Dans mon souvenir, Camille Claudel est pour toujours associée à Isabelle Adjani qui trouvait dans le film du même nom un de ses rôles les plus bouleversants. Je suis hantée par cette femme déchirée, incomprise et bafouée. Merci donc pour ce rappel de sa naissance.
Amitiés.

Oui, Pascale, lorsque je pense à Camille Claudel, je revois moi aussi Isabelle Adjani, dans un rôle très troublant.
Au-delà, cette lettre de 1939, adressée par Camille à son frère Paul. La dernière lettre. Ecrite de l'asile de Montdevergues, dans le Vaucluse. Camille a soixante-quinze ans. Elle est internée depuis vingt-cinq ans, au lendemain de la mort du père, survenue en 1913. Sa mère, elle, est morte depuis dix ans (1929).

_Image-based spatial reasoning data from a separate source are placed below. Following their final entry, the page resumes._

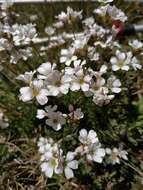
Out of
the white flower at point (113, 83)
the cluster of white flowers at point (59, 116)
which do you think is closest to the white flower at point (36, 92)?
the cluster of white flowers at point (59, 116)

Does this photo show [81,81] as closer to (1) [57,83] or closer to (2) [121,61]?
(1) [57,83]

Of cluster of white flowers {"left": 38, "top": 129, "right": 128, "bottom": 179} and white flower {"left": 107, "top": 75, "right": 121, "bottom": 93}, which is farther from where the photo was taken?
white flower {"left": 107, "top": 75, "right": 121, "bottom": 93}

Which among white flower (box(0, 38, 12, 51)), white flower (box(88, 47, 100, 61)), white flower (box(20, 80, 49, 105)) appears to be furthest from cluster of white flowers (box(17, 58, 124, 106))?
white flower (box(0, 38, 12, 51))

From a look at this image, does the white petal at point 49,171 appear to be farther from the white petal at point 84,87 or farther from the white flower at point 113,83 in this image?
the white flower at point 113,83

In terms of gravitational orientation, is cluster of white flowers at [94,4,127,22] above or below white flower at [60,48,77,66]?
above

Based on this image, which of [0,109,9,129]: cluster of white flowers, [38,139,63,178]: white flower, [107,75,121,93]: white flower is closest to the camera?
[38,139,63,178]: white flower

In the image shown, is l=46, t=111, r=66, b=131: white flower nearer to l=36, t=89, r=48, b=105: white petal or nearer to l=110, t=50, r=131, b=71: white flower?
l=36, t=89, r=48, b=105: white petal

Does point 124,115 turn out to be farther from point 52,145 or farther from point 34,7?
point 34,7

"Je pense toujours à notre chère Maman. Je ne l'ai jamais revue depuis le jour où vous avez pris la funeste résolution de m'envoyer dans les asiles d'aliénés ! Je pense à ce beau portrait que j'avais fait d'elle dans l'ombre de notre beau jardin. Les grands yeux où se lisait une douleur secrète, l'esprit de résignation qui régnait sur toute sa figure, ses mains croisées sur ses genoux dans l'abnégation complète: tout indiquait la modestie, le sentiment du devoir poussé à l'excès, c'était bien là notre pauvre mère. Je n'ai jamais revu le portrait (pas plus qu'elle). Si jamais tu en entends parler, tu me le diras.
Je ne pense pas que l'odieux personnage* dont je te parle souvent ait l'audace de se l'attribuer, comme mes autres oeuvres, ce serait trop fort, le portrait de ma mère !"
Reine-Marie Paris, pp. 152-153

*Auguste Rodin, mort en 1917.

Cité par Maria-Magdalena Lessana, in Entre mère et fille: un ravage, Fayard, 2000, p. 178.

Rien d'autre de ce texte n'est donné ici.